ENTRIES PROVIDED:
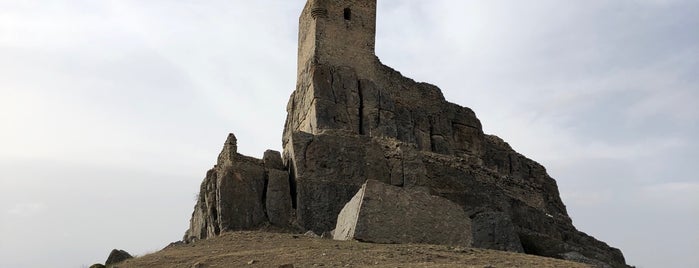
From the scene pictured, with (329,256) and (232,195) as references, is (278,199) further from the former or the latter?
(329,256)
---
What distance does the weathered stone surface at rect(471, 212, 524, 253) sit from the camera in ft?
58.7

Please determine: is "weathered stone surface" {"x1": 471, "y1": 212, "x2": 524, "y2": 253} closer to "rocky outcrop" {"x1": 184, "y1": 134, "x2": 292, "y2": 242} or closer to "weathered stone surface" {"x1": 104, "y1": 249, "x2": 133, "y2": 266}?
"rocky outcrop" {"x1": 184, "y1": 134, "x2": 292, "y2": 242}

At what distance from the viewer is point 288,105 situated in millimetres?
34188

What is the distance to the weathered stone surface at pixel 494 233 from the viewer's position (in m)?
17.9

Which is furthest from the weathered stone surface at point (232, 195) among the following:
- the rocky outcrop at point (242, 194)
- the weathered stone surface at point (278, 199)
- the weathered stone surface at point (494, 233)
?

REQUIRED TASK: Which lines in the entries above contain the word "distance", with case counting? Locate each one and copy it in full.

SOLVED PROBLEM:
What distance does the weathered stone surface at rect(471, 212, 524, 253) sit from the camera in ft?
At what distance from the viewer is point 288,105 situated in millimetres?
What is the distance to the weathered stone surface at pixel 494 233 from the viewer's position (in m)?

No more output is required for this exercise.